### Teks Bacaan
____

Benar bahwa Nabi ke Madinah lantaran mendapat perlakuan tak adil di Mekkah kala itu, lalu kembali lagi dan merebutnya dari tangan penguasa yang lalim. Tapi, apakah perpindahan fisik (kembali ke tempat hunian semula; merebutnya) saja yang bisa dimaknai sebagai laku hijrah-hijrahan? Tentu tidak.
Saya memahami, seperti Cak Nun, perpindah-dirian warga terdampak ke lokasi yang baru adalah laku hijrah juga. Tak melulu harus kembali berjuang secara fisik untuk merebutnya. Tapi, perpindah-dirian mereka berarti hendak membiarkan tanah lahirnya itu jadi peradaban.
Adapun jika memang harus kembali, bukan berarti harus merebutnya sebagaimana yang dicontohkan nabi di masa silam. Bisa juga dengan cara-cara yang lain, seperti memberi masukan langsung (saran, kritik, usulan) bagaimana bandara harusnya dikelola agar nantinya mendatangkan maslahat bagi semua, bukan segelintir orang saja.

____

### Tugas Latihan A
Tulis ulang seluruh bagian teks tentang hijrah mulai dari "Adapun jika memang" hingga "segelintir orang saja.", lalu ganti kata "bandara" dengan "pelabuhan".
### Tugas Latihan B
Jawablah pertanyaan berikut berdasarkan teks tentang hijrah.
(i) Mengapa Nabi pergi ke Madinah?
(ii) Penulis memahami perpindah-dirian warga terdampak sebagai laku hijrah seperti siapa?
(iii) Apa saja bentuk masukan langsung yang disebutkan dalam teks?
### Tugas Latihan C
Teruskan teks tentang hijrah ini dengan menulis lanjutan setelah kalimat terakhirnya.

____

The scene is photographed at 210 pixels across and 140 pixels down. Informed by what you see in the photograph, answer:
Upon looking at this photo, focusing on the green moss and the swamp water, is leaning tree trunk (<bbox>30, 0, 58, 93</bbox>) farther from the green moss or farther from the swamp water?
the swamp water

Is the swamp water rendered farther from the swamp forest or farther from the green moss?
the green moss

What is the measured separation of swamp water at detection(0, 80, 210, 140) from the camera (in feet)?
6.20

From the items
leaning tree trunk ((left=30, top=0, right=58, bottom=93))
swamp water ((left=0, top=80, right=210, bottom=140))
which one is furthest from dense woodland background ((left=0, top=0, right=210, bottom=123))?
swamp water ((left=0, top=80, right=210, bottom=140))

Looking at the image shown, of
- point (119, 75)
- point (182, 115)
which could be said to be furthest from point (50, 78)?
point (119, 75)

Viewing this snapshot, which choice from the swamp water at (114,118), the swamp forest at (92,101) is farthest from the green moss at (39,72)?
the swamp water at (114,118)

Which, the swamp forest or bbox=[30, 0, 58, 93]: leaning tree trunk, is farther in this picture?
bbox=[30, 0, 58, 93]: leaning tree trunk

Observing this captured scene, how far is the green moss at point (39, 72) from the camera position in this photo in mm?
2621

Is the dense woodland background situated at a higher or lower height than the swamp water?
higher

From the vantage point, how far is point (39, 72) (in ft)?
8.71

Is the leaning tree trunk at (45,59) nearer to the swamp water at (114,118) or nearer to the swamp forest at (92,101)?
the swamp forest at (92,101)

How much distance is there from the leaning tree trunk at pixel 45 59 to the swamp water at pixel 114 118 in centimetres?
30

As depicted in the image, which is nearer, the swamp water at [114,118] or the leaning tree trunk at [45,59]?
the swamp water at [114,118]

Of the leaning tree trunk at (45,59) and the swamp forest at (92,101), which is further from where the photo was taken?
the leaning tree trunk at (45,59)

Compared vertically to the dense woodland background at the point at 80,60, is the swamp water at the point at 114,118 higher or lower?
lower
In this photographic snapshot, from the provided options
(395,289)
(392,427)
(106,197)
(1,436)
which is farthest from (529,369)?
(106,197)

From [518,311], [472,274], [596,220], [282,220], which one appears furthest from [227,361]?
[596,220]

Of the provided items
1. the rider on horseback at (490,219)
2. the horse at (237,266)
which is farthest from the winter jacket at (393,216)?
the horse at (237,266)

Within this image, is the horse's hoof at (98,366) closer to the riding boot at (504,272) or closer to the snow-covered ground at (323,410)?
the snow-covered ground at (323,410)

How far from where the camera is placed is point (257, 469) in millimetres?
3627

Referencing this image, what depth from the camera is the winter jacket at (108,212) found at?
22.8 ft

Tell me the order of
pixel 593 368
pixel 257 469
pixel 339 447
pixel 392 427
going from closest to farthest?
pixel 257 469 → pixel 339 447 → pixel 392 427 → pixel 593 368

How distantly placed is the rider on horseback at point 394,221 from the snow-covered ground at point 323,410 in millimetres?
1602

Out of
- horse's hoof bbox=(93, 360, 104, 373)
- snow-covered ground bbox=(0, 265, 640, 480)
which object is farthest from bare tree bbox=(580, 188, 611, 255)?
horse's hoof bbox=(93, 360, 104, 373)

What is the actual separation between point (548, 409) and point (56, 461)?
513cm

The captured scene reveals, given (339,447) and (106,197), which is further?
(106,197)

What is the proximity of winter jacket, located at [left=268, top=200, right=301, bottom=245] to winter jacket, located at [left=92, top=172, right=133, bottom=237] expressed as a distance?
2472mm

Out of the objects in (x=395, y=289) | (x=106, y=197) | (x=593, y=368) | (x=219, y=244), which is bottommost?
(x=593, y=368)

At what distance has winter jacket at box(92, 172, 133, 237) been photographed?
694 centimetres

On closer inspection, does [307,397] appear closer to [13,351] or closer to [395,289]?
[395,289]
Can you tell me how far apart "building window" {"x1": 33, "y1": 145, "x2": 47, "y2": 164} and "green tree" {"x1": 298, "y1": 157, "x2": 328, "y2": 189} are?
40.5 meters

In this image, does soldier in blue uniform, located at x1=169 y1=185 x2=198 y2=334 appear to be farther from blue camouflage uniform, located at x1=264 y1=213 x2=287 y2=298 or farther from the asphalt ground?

____

### Hasil Akhir A
Adapun jika memang harus kembali, bukan berarti harus merebutnya sebagaimana yang dicontohkan nabi di masa silam. Bisa juga dengan cara-cara yang lain, seperti memberi masukan langsung (saran, kritik, usulan) bagaimana pelabuhan harusnya dikelola agar nantinya mendatangkan maslahat bagi semua, bukan segelintir orang saja.

### Hasil Akhir B
(i) Karena mendapat perlakuan tak adil di Mekkah kala itu.
(ii) Seperti Cak Nun.
(iii) Saran, kritik, dan usulan.

### Hasil Akhir C
Pun bisa dengan menyampaikan ide lewat media massa, berbicara di forum-forum terbuka seperti diskusi dan seminar, membentuk LSM sebagai pengawal kebijakan, hingga melakukan aksi demontrasi jika memang dirasa mendesak. Kiranya ini jauh lebih intelek ketimbang menolak akibat-akibat yang sudah masuk kategori keniscayaan.
Jadi, jika demikian, siapa sebenarnya yang memistifikasi kesadaran itu? Cak Nun atau malah Fayyadl sendiri, kah? Agaknya yang kedua. Fayyadl tak ubah seperti maling teriak maling saja.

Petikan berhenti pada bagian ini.